Sans s'en rendre compte, les personnes qui critiquent sans cesse les médias actuels et les produits culturels qu'ils diffusent sombrent, volontairement ou involontairement, dans une forme sévère et prétentieuse de fausse condescendance. D'un côté, il y aurait les lucides, ceux qui comprennent le message et le contenu diffusé et qui n'en veulent pas. De l'autre, il y aurait les victimes, les ignorants, ceux qui regardent ces émissions et qui sont en train de s'abrutir parce qu'ils sont incapables de faire la part des choses. Les lucides seraient capables de recevoir ces produits culturels avec du recul et une capacité analytique. Et même s'ils sont autant exposés que le reste de la population à ces produits, ils auraient, eux, la possibilité de se réfugier dans les produits culturels plus nobles. Ils pourraient regarder des sottises, par exemple une émission de téléréalité, la critiquer et, pour s'épanouir, écouter par la suite un documentaire sur l'art tchèque du 19e siècle. Quant à eux, les victimes et les ignorants ne seraient pas capables d'avoir cette distance avec ces produits culturels et n'auraient surtout pas la possibilité de se réfugier dans un produit culturel de valeur pour se « racheter » intellectuellement par la suite.

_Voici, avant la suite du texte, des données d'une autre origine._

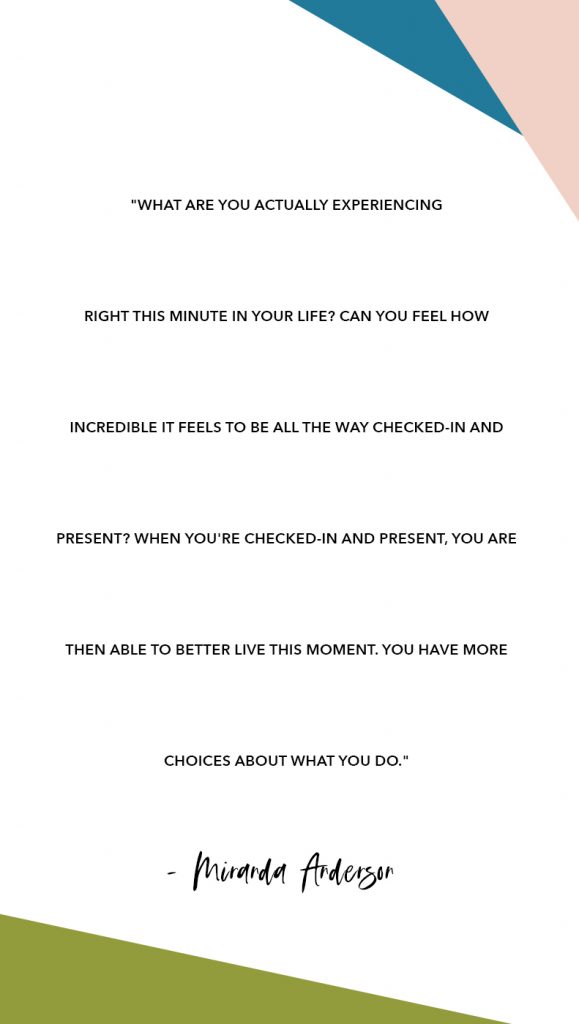 "WHAT ARE YOU ACTUALLY EXPERIENCING RIGHT THIS MINUTE IN YOUR LIFE? CAN YOU FEEL HOW INCREDIBLE IT FEELS TO BE ALL THE WAY CHECKED-IN AND PRESENT? WHEN YOU'RE CHECKED-IN AND PRESENT, YOU ARE THEN ABLE TO BETTER LIVE THIS MOMENT. YOU HAVE MORE CHOICES ABOUT WHAT YOU DO."

- Miranda Anderson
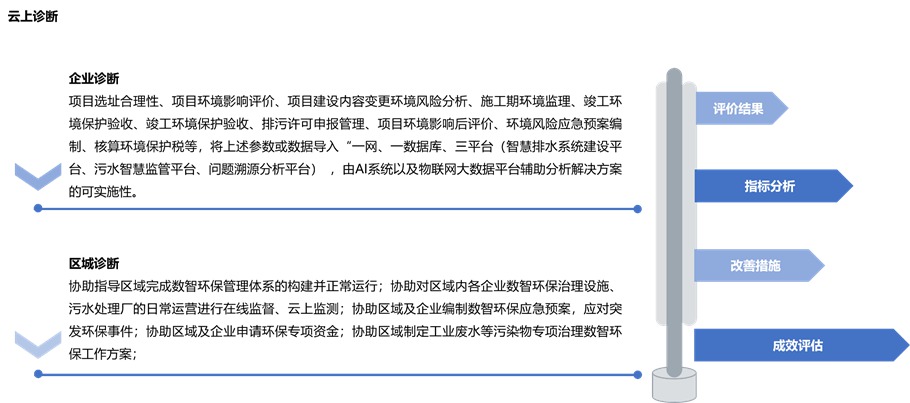 云上诊断

企业诊断
项目选址合理性、项目环境影响评价、项目建设内容变更环境风险分析、施工期环境监理、竣工环境保护验收、竣工环境保护验收、排污许可申报管理、项目环境影响后评价、环境风险应急预案编制、核算环境保护税等，将上述参数或数据导入“一网、一数据库、三平台（智慧排水系统建设平台、污水智慧监管平台、问题溯源分析平台），由AI系统以及物联网大数据平台辅助分析解决方案的可实施性。

区域诊断
协助指导区域完成数智环保管理体系的构建并正常运行；协助对区域内各企业数智环保治理设施、污水处理厂的日常运营进行在线监督、云上监测；协助区域及企业编制数智环保应急预案，应对突发环保事件；协助区域及企业申请环保专项资金；协助区域制定工业废水等污染物专项治理数智环保工作方案；

评价结果
指标分析
改善措施
成效评估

Cette vision est typique de la condescendance de l'intellectuel, qui affirme qu'il est capable de descendre au niveau de la culture populaire de temps en temps, mais qu'il peut remontrer au stade de la culture de haut niveau lorsqu'il en ressent le besoin, ce que ne peut pas faire le « monde ordinaire ».

La résistance sémiologique peut donc s'effectuer de plusieurs façons. Elle peut se manifester par un refus du produit culturel, comme c'est le cas pour le « lucide ». Elle peut aussi se manifester par une réappropriation du message et du contenu diffusés, comme l'exemple des émissions publicitaires le montre.

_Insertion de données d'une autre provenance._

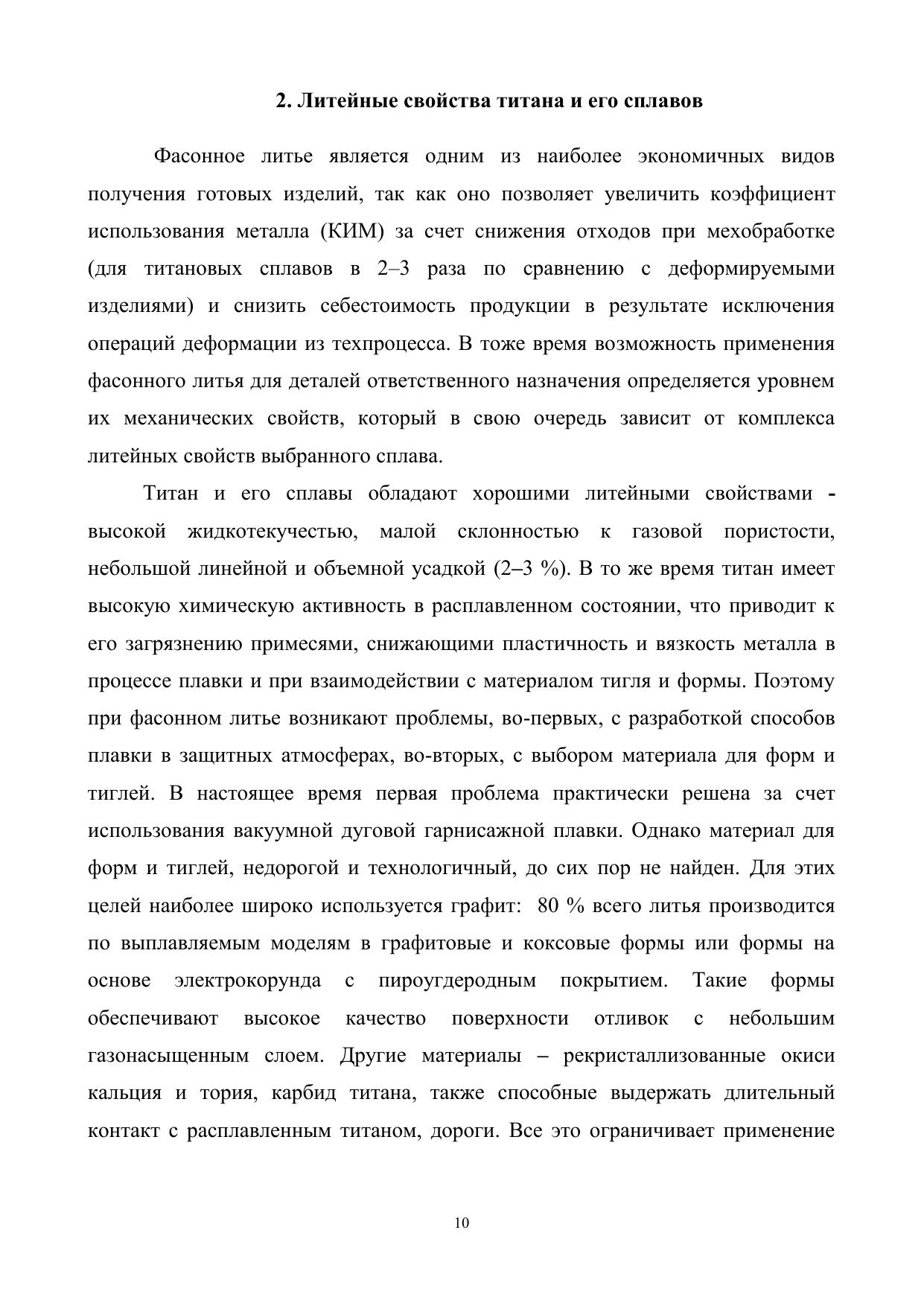 2. Литейные свойства титана и его сплавов

Фасонное литье является одним из наиболее экономичных видов получения готовых изделий, так как оно позволяет увеличить коэффициент использования металла (КИМ) за счет снижения отходов при мехобработке (для титановых сплавов в 2–3 раза по сравнению с деформируемыми изделиями) и снизить себестоимость продукции в результате исключения операций деформации из техпроцесса. В тоже время возможность применения фасонного литья для деталей ответственного назначения определяется уровнем их механических свойств, который в свою очередь зависит от комплекса литейных свойств выбранного сплава.

Титан и его сплавы обладают хорошими литейными свойствами - высокой жидкотекучестью, малой склонностью к газовой пористости, небольшой линейной и объемной усадкой (2–3 %). В то же время титан имеет высокую химическую активность в расплавленном состоянии, что приводит к его загрязнению примесями, снижающими пластичность и вязкость металла в процессе плавки и при взаимодействии с материалом тигля и формы. Поэтому при фасонном литье возникают проблемы, во-первых, с разработкой способов плавки в защитных атмосферах, во-вторых, с выбором материала для форм и тиглей. В настоящее время первая проблема практически решена за счет использования вакуумной дуговой гарнисажной плавки. Однако материал для форм и тиглей, недорогой и технологичный, до сих пор не найден. Для этих целей наиболее широко используется графит: 80 % всего литья производится по выплавляемым моделям в графитовые и коксовые формы или формы на основе электрокорунда с пироугдеродным покрытием. Такие формы обеспечивают высокое качество поверхности отливок с небольшим газонасыщенным слоем. Другие материалы – рекристаллизованные окиси кальция и тория, карбид титана, также способные выдержать длительный контакт с расплавленным титаном, дороги. Все это ограничивает применение

10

Lorsqu'on voit un produit culturel qu'on juge stupide, par exemple une émission télévisée, une chanson ou une publicité, on se demande « Qui sont les gens qui aiment ça? Qui sont les gens assez niais pour être influencés par la publicité? ». La réponse est peut-être que, tout comme vous, personne n'aime cette chanson ou cette émission et que personne n'est influencé par la publicité en question.

Les produits culturels sont aussi du divertissement. Sur le plan de l'abrutissement, quelle différence y a-t-il entre regarder une partie de hockey à la télévision et regarder une téléréalité? Quelle différence y a-t-il entre regarder une émission de variétés et un documentaire sur l'art tchèque du 19e siècle? Aucune! Il n'y a pas de bons ou de mauvais passe-temps. Il y a des passe-temps que les individus choisissent. Il n'y a pas non plus de bons ou de mauvais divertissements. Il y a des divertissements que les gens choisissent et leur donnent le sens qu'ils veulent. Personne ne se sent en processus d'abrutissement lorsqu'il se divertit.